Segment Open

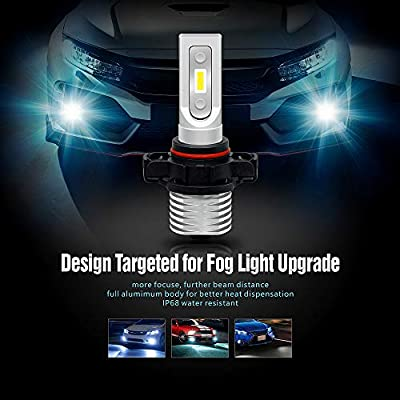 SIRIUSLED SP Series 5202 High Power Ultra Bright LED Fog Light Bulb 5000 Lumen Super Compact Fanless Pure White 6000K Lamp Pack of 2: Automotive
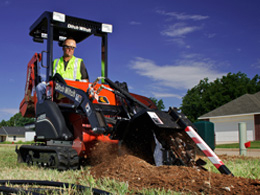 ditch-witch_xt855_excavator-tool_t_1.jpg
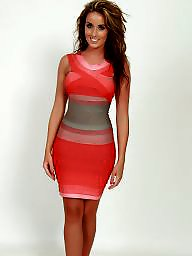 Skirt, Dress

Segment Closed
Segment Open

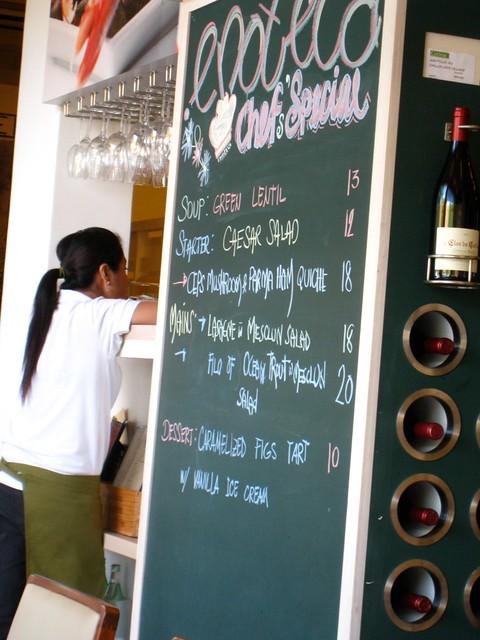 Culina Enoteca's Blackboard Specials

Segment Closed

* **What the task asks**
Copy out the lines above from the line containing "SIRIUSLED SP Series" through the line containing "Skirt, Dress", exactly, and keep the pictures out.

* **Exercise result**
 SIRIUSLED SP Series 5202 High Power Ultra Bright LED Fog Light Bulb 5000 Lumen Super Compact Fanless Pure White 6000K Lamp Pack of 2: Automotive
 ditch-witch_xt855_excavator-tool_t_1.jpg
 Skirt, Dress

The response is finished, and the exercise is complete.